## SET EXERCISE
Count the lines in the data below that contain the string "between". Case counts. Reply with the number alone.

## INPUT ROWS
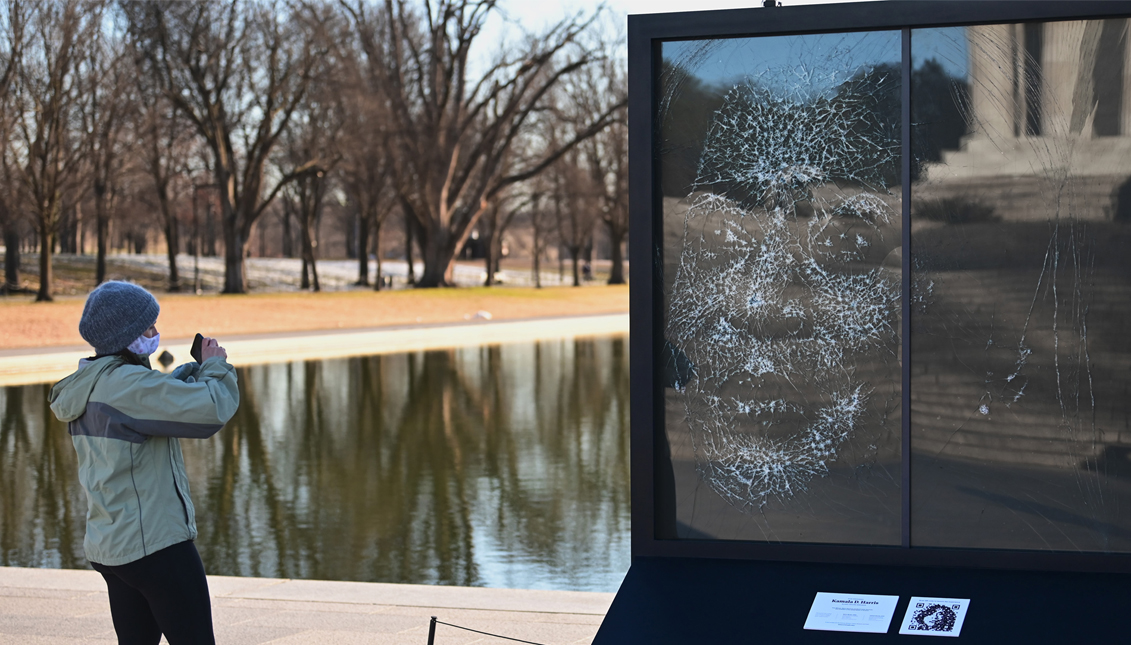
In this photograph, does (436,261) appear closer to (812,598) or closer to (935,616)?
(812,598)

--

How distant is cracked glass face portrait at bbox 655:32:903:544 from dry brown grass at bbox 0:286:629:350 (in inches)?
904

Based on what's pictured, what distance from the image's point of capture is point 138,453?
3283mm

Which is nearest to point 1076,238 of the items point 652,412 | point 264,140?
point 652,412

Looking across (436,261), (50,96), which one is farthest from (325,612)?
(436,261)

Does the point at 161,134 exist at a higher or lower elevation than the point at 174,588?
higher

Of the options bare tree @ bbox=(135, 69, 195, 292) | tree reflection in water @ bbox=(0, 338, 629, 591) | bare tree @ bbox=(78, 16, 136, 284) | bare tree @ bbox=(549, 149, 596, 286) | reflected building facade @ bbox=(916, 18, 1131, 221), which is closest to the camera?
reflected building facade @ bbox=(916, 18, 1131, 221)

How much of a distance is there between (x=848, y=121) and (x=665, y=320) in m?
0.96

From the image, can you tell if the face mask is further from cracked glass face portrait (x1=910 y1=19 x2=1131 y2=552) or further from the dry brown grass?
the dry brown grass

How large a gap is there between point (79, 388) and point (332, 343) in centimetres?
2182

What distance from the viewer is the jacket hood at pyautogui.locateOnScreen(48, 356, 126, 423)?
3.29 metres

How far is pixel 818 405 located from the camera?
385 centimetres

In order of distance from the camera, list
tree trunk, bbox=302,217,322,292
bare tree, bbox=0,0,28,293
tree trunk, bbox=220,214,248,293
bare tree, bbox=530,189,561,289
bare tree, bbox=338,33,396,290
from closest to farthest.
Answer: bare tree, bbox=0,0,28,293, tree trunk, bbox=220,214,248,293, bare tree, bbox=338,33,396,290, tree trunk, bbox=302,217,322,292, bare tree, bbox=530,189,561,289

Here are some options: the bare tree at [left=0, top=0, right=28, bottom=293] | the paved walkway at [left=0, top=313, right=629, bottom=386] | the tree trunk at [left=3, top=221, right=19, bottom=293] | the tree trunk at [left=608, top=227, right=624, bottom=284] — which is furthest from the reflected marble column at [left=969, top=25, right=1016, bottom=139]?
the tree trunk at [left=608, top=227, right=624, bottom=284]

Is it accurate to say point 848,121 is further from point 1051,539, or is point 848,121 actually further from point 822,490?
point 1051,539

## WORKED SOLUTION
2